### Work to be completed
Return the words of the dissertation excerpt below from "In the century" up to and including "of their God.", copied without any change.

### Excerpted passage
Olivia Stewart Lester, “Prophets and Their Rivals: Interpretation, Gender, and Economics in Revelation and Sibylline Oracles 4–5,” PhD Dissertation, Yale University, 2017.
In the century after the Romans destroyed the Jewish temple in Jerusalem, several Jewish and Christian writers answered the burning questions of their age by writing prophecy. The book of Revelation and two Jewish books from the Sibylline Oracles are examples of such prophetic writing.[1] Revelation and Sibylline Oracles 4–5 grapple with the ascent of Roman power and the destruction of the Jerusalem Temple. The writers of these texts employ prophecy to reorder their world and imagine an alternate universe. They place Rome under the governance of divine judgment, displacing Roman power by subordinating it to the power of their God.

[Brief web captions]
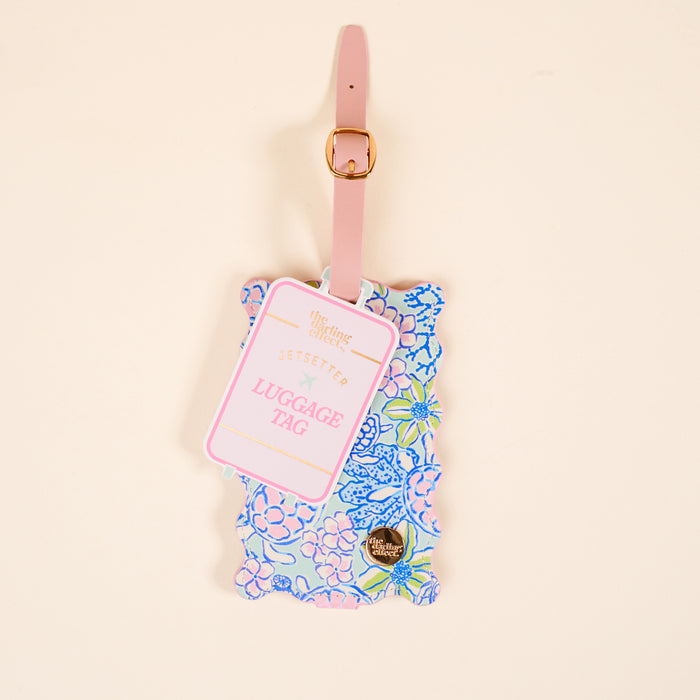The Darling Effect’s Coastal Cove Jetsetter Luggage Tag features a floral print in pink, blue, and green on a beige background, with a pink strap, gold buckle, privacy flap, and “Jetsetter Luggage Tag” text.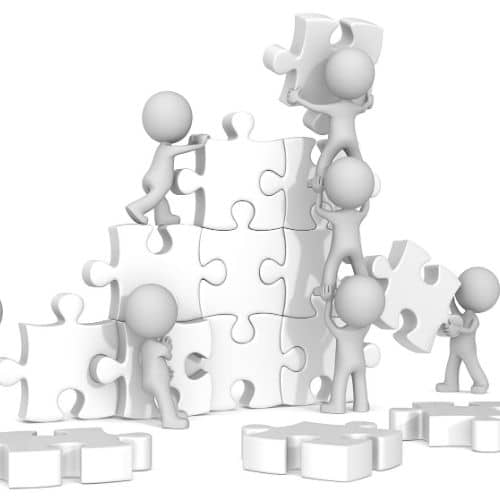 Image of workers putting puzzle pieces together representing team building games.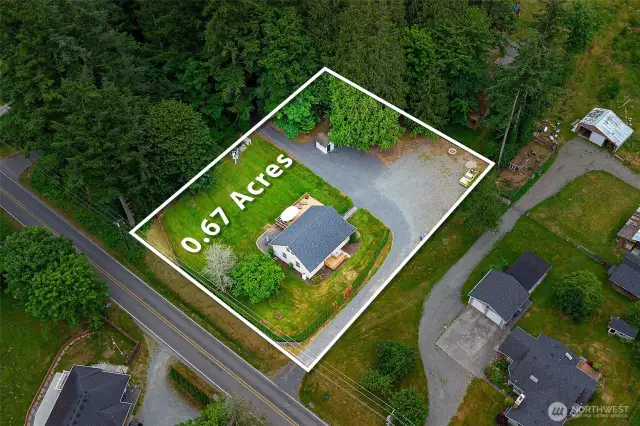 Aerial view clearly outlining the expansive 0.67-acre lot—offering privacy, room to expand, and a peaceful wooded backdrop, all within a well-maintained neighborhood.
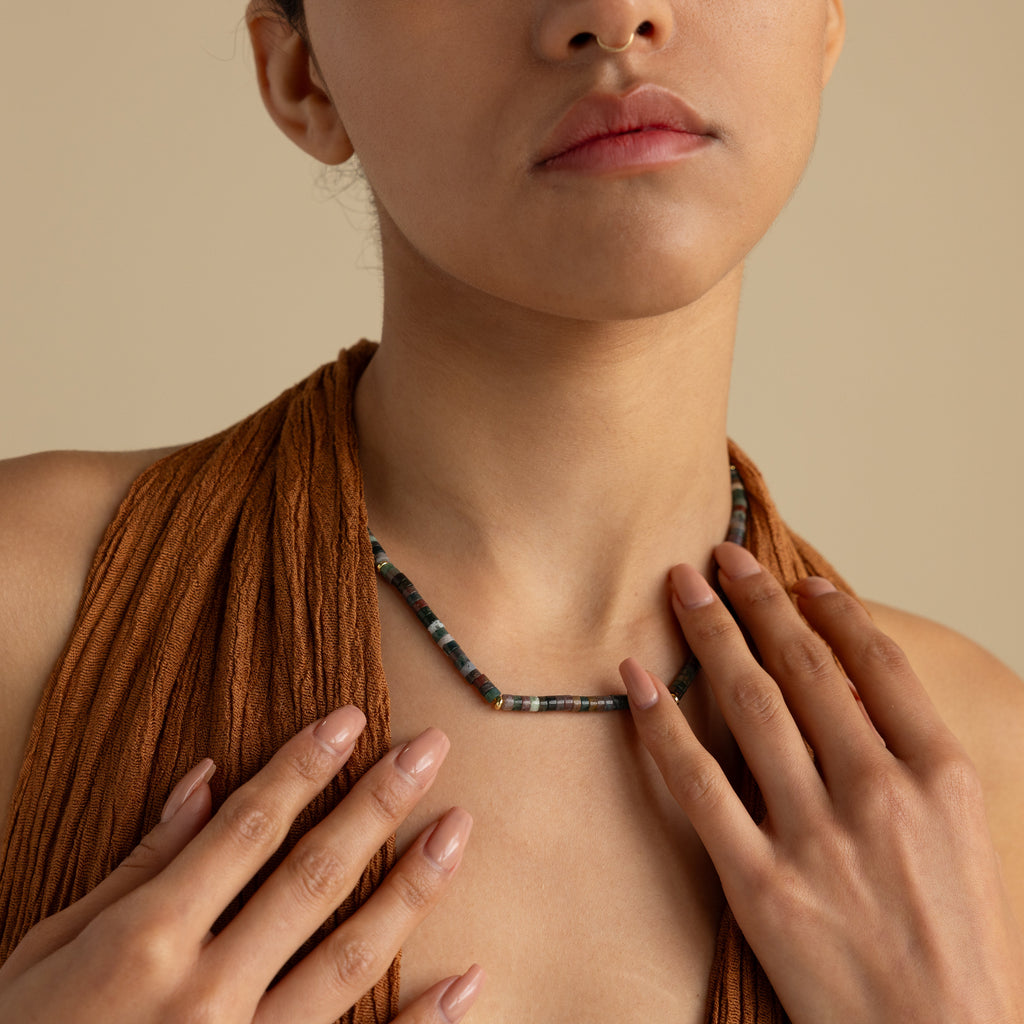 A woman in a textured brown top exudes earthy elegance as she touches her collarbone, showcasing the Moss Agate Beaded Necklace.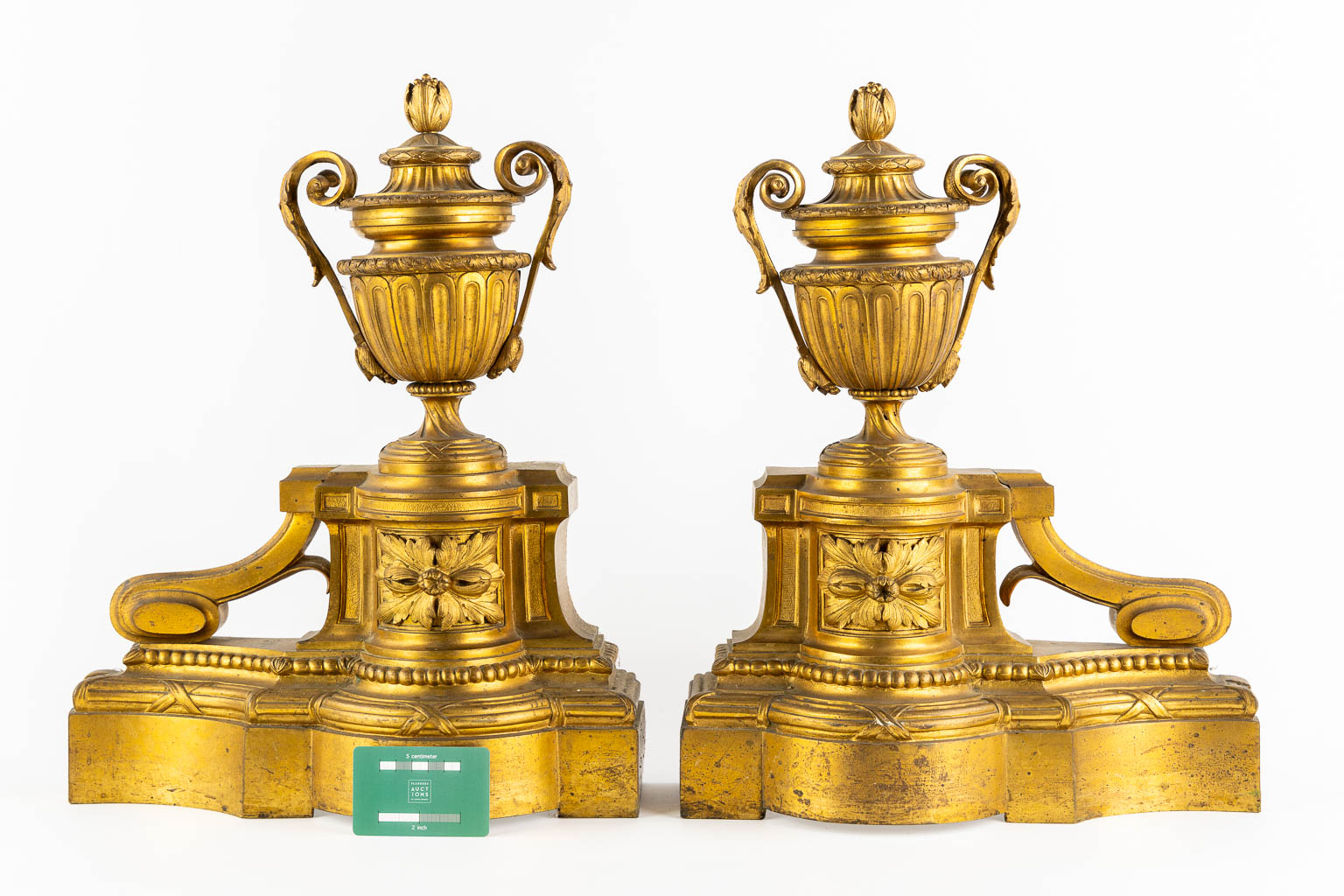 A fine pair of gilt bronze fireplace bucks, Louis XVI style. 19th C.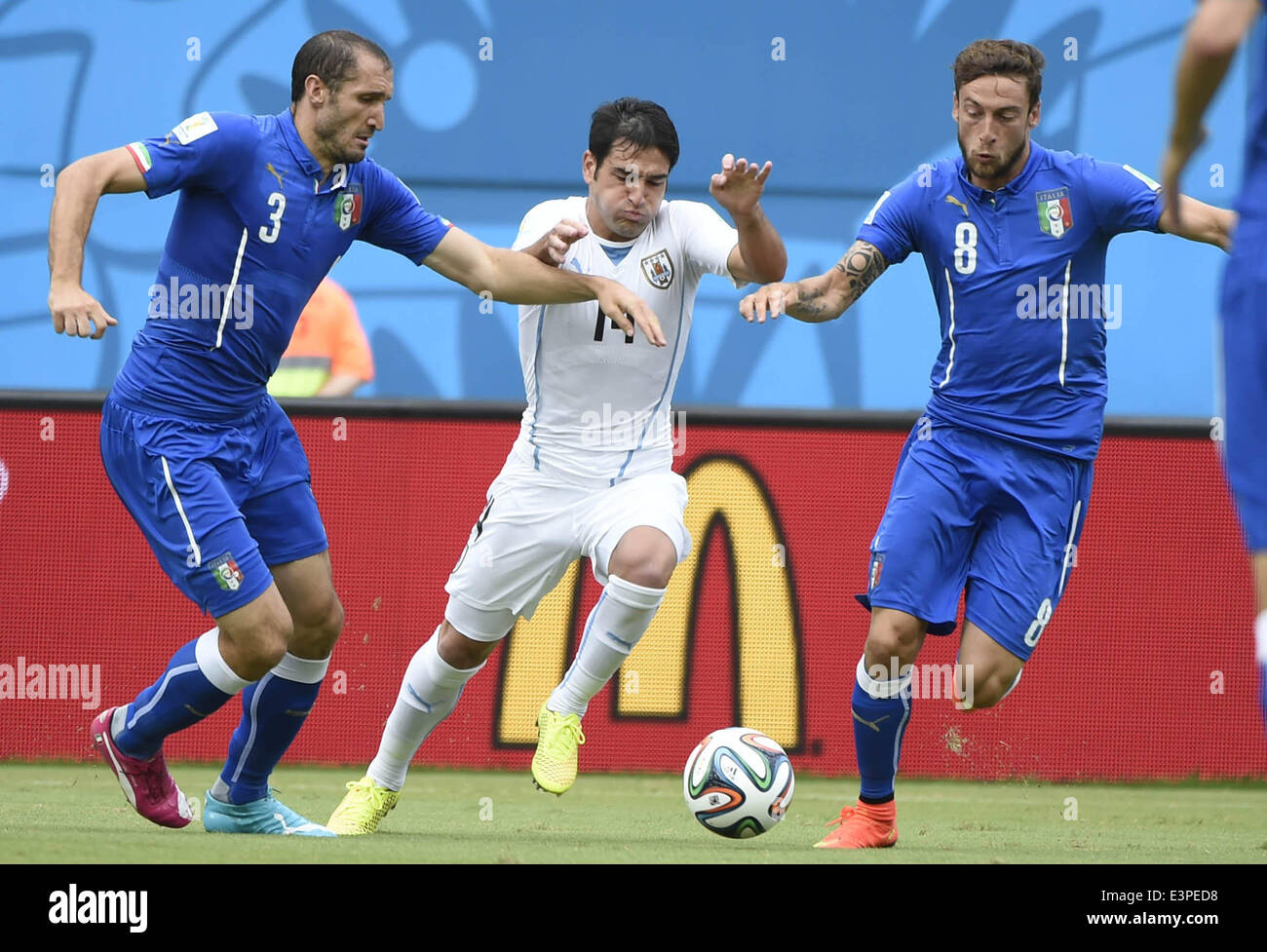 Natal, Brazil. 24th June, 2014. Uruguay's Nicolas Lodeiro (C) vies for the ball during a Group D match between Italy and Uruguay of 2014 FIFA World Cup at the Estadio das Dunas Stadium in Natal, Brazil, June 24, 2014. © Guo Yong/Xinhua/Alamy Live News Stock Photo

### Answer section
In the century after the Romans destroyed the Jewish temple in Jerusalem, several Jewish and Christian writers answered the burning questions of their age by writing prophecy. The book of Revelation and two Jewish books from the Sibylline Oracles are examples of such prophetic writing.[1] Revelation and Sibylline Oracles 4–5 grapple with the ascent of Roman power and the destruction of the Jerusalem Temple. The writers of these texts employ prophecy to reorder their world and imagine an alternate universe. They place Rome under the governance of divine judgment, displacing Roman power by subordinating it to the power of their God.